Exercise goal
Rewrite the lines below, replacing "photographer" with "camera operator" wherever it occurs and keeping everything else the same. Leave the pictures out of your answer.

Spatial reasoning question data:
※

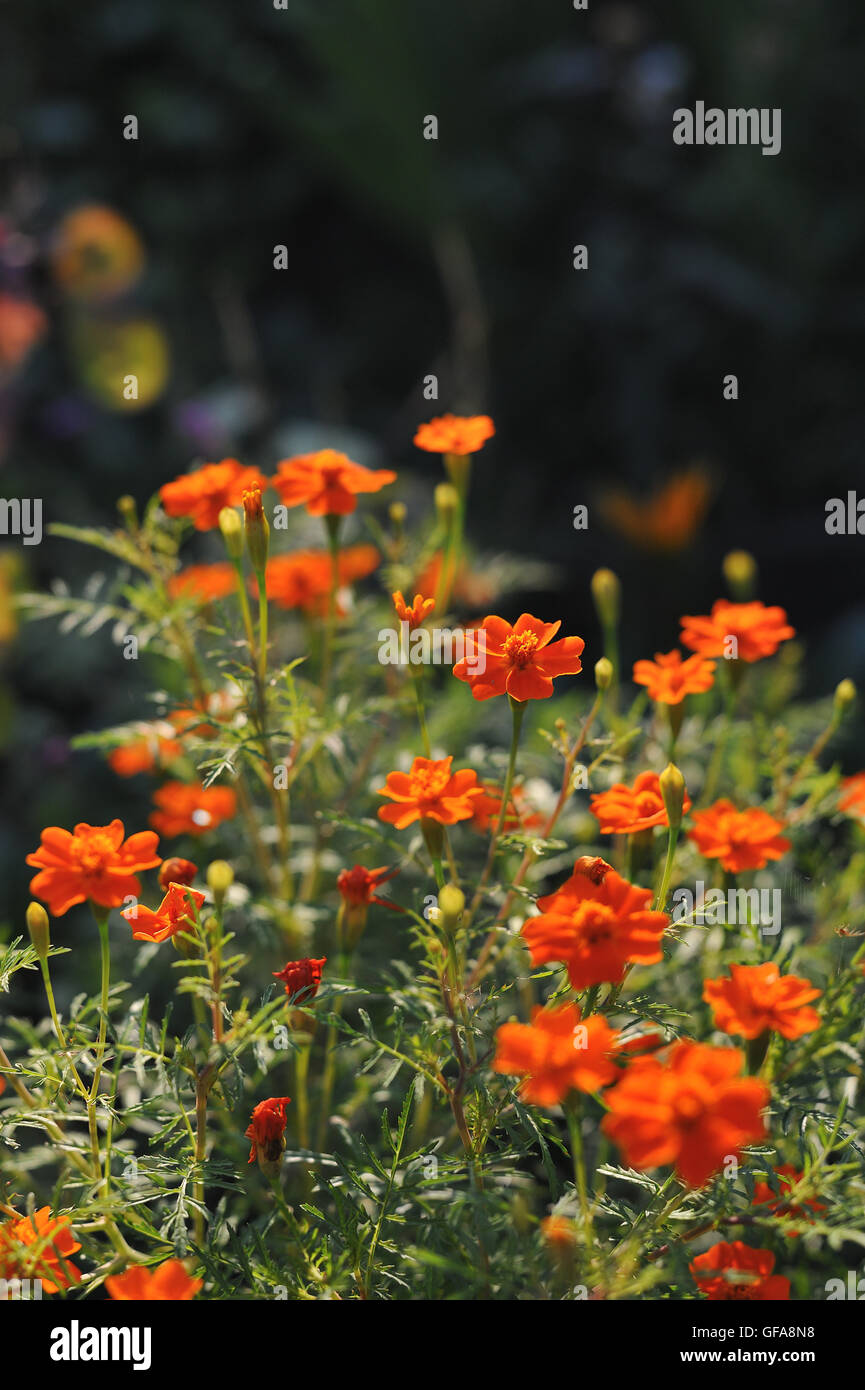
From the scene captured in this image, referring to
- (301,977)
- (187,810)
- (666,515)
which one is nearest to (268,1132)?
(301,977)

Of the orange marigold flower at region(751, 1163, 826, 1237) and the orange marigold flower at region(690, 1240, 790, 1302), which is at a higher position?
the orange marigold flower at region(751, 1163, 826, 1237)

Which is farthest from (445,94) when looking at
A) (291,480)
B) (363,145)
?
(291,480)

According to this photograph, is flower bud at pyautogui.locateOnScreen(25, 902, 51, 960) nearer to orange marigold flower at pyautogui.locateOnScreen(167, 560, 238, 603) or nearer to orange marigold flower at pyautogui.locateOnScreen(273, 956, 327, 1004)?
orange marigold flower at pyautogui.locateOnScreen(273, 956, 327, 1004)

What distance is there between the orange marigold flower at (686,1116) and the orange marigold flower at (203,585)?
415 mm

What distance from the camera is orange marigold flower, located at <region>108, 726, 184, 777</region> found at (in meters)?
0.77

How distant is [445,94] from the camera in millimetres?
2521

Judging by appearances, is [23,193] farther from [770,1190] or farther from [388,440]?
A: [770,1190]

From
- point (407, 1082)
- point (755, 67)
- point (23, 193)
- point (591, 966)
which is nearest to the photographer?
point (591, 966)

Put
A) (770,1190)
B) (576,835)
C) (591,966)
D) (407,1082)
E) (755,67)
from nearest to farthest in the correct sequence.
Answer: (591,966)
(770,1190)
(407,1082)
(576,835)
(755,67)

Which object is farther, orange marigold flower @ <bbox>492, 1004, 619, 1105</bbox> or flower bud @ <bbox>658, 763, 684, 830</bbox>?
flower bud @ <bbox>658, 763, 684, 830</bbox>

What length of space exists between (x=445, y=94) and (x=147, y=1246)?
250cm

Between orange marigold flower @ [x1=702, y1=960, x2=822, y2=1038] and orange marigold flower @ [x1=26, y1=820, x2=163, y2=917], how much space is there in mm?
284

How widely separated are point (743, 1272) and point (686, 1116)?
6.7 inches

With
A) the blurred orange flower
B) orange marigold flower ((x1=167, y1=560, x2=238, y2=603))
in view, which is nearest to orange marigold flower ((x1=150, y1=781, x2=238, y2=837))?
orange marigold flower ((x1=167, y1=560, x2=238, y2=603))
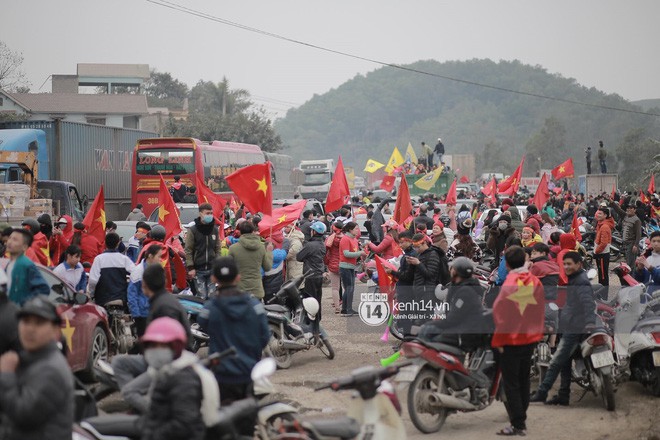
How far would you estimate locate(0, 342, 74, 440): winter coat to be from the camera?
4.99 meters

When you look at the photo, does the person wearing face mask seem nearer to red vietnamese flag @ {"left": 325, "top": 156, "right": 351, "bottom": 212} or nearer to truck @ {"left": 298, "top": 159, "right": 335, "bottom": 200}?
red vietnamese flag @ {"left": 325, "top": 156, "right": 351, "bottom": 212}

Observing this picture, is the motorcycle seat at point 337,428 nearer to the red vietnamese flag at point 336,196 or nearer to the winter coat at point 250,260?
the winter coat at point 250,260

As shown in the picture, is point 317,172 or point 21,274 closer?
point 21,274

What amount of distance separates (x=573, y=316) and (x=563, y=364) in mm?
505

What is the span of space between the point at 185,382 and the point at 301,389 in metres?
5.67

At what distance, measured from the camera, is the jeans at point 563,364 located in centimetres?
1011

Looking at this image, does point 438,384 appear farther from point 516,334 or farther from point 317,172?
point 317,172

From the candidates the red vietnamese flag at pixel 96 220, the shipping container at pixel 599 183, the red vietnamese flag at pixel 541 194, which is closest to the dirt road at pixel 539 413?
the red vietnamese flag at pixel 96 220

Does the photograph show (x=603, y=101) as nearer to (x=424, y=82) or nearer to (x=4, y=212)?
(x=424, y=82)

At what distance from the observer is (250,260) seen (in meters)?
12.4

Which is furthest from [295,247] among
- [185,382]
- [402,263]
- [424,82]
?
[424,82]

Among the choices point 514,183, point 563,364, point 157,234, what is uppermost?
point 514,183

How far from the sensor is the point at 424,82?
198250mm

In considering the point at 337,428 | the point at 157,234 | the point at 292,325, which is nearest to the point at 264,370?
the point at 337,428
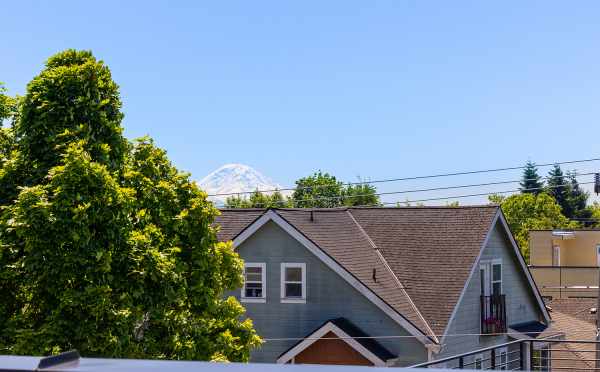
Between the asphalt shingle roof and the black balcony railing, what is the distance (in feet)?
7.17

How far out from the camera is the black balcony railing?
30906mm

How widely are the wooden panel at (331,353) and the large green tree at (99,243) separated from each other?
807 cm

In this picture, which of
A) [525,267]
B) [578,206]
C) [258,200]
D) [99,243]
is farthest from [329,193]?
[99,243]

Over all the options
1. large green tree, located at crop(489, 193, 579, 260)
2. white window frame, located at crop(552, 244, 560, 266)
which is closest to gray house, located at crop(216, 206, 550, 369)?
white window frame, located at crop(552, 244, 560, 266)

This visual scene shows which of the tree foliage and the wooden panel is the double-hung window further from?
the tree foliage

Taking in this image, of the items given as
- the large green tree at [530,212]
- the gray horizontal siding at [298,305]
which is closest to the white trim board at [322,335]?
the gray horizontal siding at [298,305]

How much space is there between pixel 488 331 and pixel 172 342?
16.2 m

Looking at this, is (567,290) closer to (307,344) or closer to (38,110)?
(307,344)

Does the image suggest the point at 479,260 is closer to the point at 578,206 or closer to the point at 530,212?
the point at 530,212

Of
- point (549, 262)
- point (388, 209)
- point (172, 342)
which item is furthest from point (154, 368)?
point (549, 262)

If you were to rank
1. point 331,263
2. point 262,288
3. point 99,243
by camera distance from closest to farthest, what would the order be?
point 99,243
point 331,263
point 262,288

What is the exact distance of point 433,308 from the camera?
92.9 ft

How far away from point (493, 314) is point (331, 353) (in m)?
6.86

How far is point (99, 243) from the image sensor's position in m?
16.2
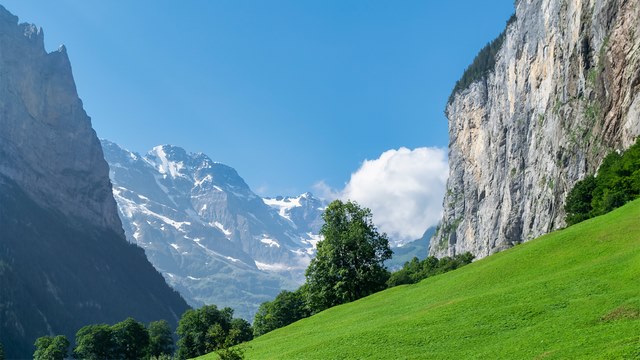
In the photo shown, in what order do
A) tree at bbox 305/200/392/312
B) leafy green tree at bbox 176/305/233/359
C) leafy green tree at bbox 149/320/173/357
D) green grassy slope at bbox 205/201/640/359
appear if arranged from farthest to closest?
leafy green tree at bbox 149/320/173/357 → leafy green tree at bbox 176/305/233/359 → tree at bbox 305/200/392/312 → green grassy slope at bbox 205/201/640/359

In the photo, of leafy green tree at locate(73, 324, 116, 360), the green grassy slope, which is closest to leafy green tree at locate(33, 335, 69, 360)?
leafy green tree at locate(73, 324, 116, 360)

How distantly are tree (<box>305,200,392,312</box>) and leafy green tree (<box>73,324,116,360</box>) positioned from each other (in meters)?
63.6

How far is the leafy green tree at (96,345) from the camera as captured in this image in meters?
139

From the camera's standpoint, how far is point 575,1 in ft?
579

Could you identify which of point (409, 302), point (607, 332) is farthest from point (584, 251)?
point (607, 332)

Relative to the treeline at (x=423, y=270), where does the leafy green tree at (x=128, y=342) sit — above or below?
below

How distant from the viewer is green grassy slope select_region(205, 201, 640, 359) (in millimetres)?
32031

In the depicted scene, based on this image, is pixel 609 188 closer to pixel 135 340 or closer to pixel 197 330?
pixel 197 330

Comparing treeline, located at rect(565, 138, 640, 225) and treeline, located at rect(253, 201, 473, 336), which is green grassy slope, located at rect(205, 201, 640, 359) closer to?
treeline, located at rect(565, 138, 640, 225)

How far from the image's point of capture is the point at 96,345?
139000mm

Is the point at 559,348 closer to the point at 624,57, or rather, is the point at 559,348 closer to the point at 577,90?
the point at 624,57

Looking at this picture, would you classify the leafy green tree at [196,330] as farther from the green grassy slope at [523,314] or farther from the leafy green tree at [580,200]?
the green grassy slope at [523,314]

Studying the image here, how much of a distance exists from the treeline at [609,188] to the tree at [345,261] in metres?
36.0

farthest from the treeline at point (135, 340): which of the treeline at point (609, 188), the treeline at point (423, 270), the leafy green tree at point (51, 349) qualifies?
the treeline at point (609, 188)
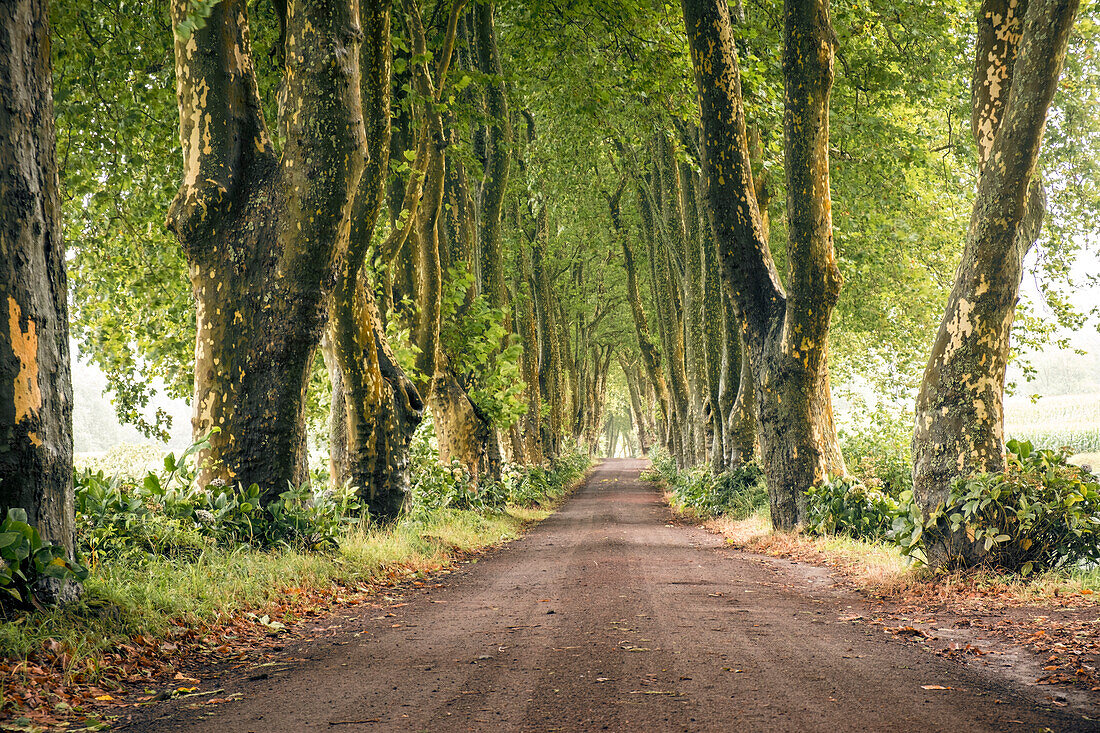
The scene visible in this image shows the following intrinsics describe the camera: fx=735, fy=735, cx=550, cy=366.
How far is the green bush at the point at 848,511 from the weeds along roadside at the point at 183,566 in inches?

※

Answer to the task
From the scene captured in this image, referring to
- (301,977)
- (187,810)
- (666,515)
which one is nearest to (268,1132)?
(301,977)

Of the orange marigold flower at region(751, 1163, 826, 1237) and the orange marigold flower at region(690, 1240, 790, 1302), which is at a higher position?
the orange marigold flower at region(751, 1163, 826, 1237)

Which is farthest from (445,94) when looking at
A) (291,480)
B) (363,145)
?
(291,480)

According to this photograph, is flower bud at pyautogui.locateOnScreen(25, 902, 51, 960) nearer to orange marigold flower at pyautogui.locateOnScreen(167, 560, 238, 603) or nearer to orange marigold flower at pyautogui.locateOnScreen(273, 956, 327, 1004)?
orange marigold flower at pyautogui.locateOnScreen(273, 956, 327, 1004)

What distance is there between the orange marigold flower at (686,1116) and the orange marigold flower at (203,585)?
415 mm

What distance from the camera is orange marigold flower, located at <region>108, 726, 184, 777</region> found at (in meters)?
0.77

How distant is [445,94] from the camera in millimetres?
2521

Judging by appearances, is [23,193] farther from [770,1190] or farther from [388,440]?
A: [770,1190]

From
- point (407, 1082)
- point (755, 67)
- point (23, 193)
- point (591, 966)
which is nearest to the camera operator?
point (591, 966)

Put
A) (770,1190)
B) (576,835)
C) (591,966)
D) (407,1082)
E) (755,67)
from nearest to farthest in the correct sequence.
Answer: (591,966)
(770,1190)
(407,1082)
(576,835)
(755,67)

Which object is farther, orange marigold flower @ <bbox>492, 1004, 619, 1105</bbox> or flower bud @ <bbox>658, 763, 684, 830</bbox>?
flower bud @ <bbox>658, 763, 684, 830</bbox>

What length of space exists between (x=445, y=94) and (x=147, y=1246)?
250cm

Between orange marigold flower @ [x1=702, y1=960, x2=822, y2=1038] and orange marigold flower @ [x1=26, y1=820, x2=163, y2=917], how much space is there in mm?
284

How widely separated are point (743, 1272) and point (686, 1116)?
6.7 inches

With
A) the blurred orange flower
B) orange marigold flower ((x1=167, y1=560, x2=238, y2=603))
in view, which is nearest to orange marigold flower ((x1=150, y1=781, x2=238, y2=837))?
orange marigold flower ((x1=167, y1=560, x2=238, y2=603))
How far would you estimate locate(0, 342, 74, 440): winter coat to be from the camera?
4.99 meters

When you look at the photo, does the person wearing face mask seem nearer to red vietnamese flag @ {"left": 325, "top": 156, "right": 351, "bottom": 212} or nearer to truck @ {"left": 298, "top": 159, "right": 335, "bottom": 200}?
red vietnamese flag @ {"left": 325, "top": 156, "right": 351, "bottom": 212}

Observing this picture, is the motorcycle seat at point 337,428 nearer to the red vietnamese flag at point 336,196 or nearer to the winter coat at point 250,260?
the winter coat at point 250,260

As shown in the picture, is point 317,172 or point 21,274 closer?
point 21,274

What amount of distance separates (x=573, y=316) and (x=563, y=364) in mm?
505

What is the span of space between the point at 185,382 and the point at 301,389 in metres?
5.67

At what distance, measured from the camera, is the jeans at point 563,364 located in centimetres?
1011

Looking at this image, does point 438,384 appear farther from point 516,334 or farther from point 317,172?
point 317,172

From the candidates the red vietnamese flag at pixel 96 220, the shipping container at pixel 599 183, the red vietnamese flag at pixel 541 194, which is closest to the dirt road at pixel 539 413?
the red vietnamese flag at pixel 96 220

Does the photograph show (x=603, y=101) as nearer to (x=424, y=82) or nearer to (x=4, y=212)?
(x=424, y=82)

At what distance from the observer is (250,260) seen (in meters)?
12.4

Which is furthest from [295,247] among
- [185,382]
- [402,263]
- [424,82]
?
[424,82]

Among the choices point 514,183, point 563,364, point 157,234, what is uppermost?
point 514,183

How far from the sensor is the point at 424,82?
198250mm

In considering the point at 337,428 | the point at 157,234 | the point at 292,325, which is nearest to the point at 264,370?
the point at 337,428
Between the asphalt shingle roof and the black balcony railing, what is the distance (in feet)?
7.17

How far out from the camera is the black balcony railing?
30906mm

How widely are the wooden panel at (331,353) and the large green tree at (99,243) separated from each other?
807 cm

In this picture, which of
A) [525,267]
B) [578,206]
C) [258,200]
D) [99,243]
is farthest from [329,193]?
[99,243]

Over all the options
1. large green tree, located at crop(489, 193, 579, 260)
2. white window frame, located at crop(552, 244, 560, 266)
which is closest to gray house, located at crop(216, 206, 550, 369)?
white window frame, located at crop(552, 244, 560, 266)

This visual scene shows which of the tree foliage and the wooden panel is the double-hung window further from?
the tree foliage

Taking in this image, of the items given as
- the large green tree at [530,212]
- the gray horizontal siding at [298,305]
which is closest to the white trim board at [322,335]?
the gray horizontal siding at [298,305]

How much space is there between pixel 488 331 and pixel 172 342?
16.2 m

Looking at this, is (567,290) closer to (307,344) or closer to (38,110)?
(307,344)

Does the image suggest the point at 479,260 is closer to the point at 578,206 or closer to the point at 530,212?
the point at 530,212

Of
- point (549, 262)
- point (388, 209)
- point (172, 342)
which item is furthest from point (154, 368)?
point (549, 262)

If you were to rank
1. point 331,263
2. point 262,288
3. point 99,243
by camera distance from closest to farthest, what would the order be?
point 99,243
point 331,263
point 262,288

What is the exact distance of point 433,308 from the camera?
92.9 ft

How far away from point (493, 314) is point (331, 353) (in m)?
6.86

How far is point (99, 243) from the image sensor's position in m?
16.2
In the photo shown, in what order do
A) tree at bbox 305/200/392/312
B) leafy green tree at bbox 176/305/233/359
C) leafy green tree at bbox 149/320/173/357
D) green grassy slope at bbox 205/201/640/359
appear if arranged from farthest to closest?
leafy green tree at bbox 149/320/173/357 → leafy green tree at bbox 176/305/233/359 → tree at bbox 305/200/392/312 → green grassy slope at bbox 205/201/640/359

In the photo, of leafy green tree at locate(73, 324, 116, 360), the green grassy slope, which is closest to leafy green tree at locate(33, 335, 69, 360)?
leafy green tree at locate(73, 324, 116, 360)

How distantly are tree (<box>305,200,392,312</box>) and leafy green tree (<box>73,324,116,360</box>) positioned from each other (in meters)?
63.6

How far is the leafy green tree at (96,345) from the camera as captured in this image in meters?
139

From the camera's standpoint, how far is point 575,1 in ft?
579

Could you identify which of point (409, 302), point (607, 332) is farthest from point (584, 251)?
point (607, 332)

Relative to the treeline at (x=423, y=270), where does the leafy green tree at (x=128, y=342) sit — above or below?
below

How distant from the viewer is green grassy slope select_region(205, 201, 640, 359) (in millimetres)?
32031

In the depicted scene, based on this image, is pixel 609 188 closer to pixel 135 340 or closer to pixel 197 330?
pixel 197 330

Comparing treeline, located at rect(565, 138, 640, 225) and treeline, located at rect(253, 201, 473, 336), which is green grassy slope, located at rect(205, 201, 640, 359) closer to?
treeline, located at rect(565, 138, 640, 225)

How far from the image's point of capture is the point at 96,345?
139000mm

Is the point at 559,348 closer to the point at 624,57, or rather, is the point at 559,348 closer to the point at 577,90?
the point at 624,57

Looking at this picture, would you classify the leafy green tree at [196,330] as farther from the green grassy slope at [523,314] or farther from the leafy green tree at [580,200]?
the green grassy slope at [523,314]

Studying the image here, how much of a distance exists from the treeline at [609,188] to the tree at [345,261] in metres?
36.0

farthest from the treeline at point (135, 340): which of the treeline at point (609, 188), the treeline at point (423, 270), the leafy green tree at point (51, 349) qualifies?
the treeline at point (609, 188)
The scene visible in this image shows the following intrinsics describe the camera: fx=735, fy=735, cx=550, cy=366.
How far is the green bush at the point at 848,511 from the weeds along roadside at the point at 183,566 in inches?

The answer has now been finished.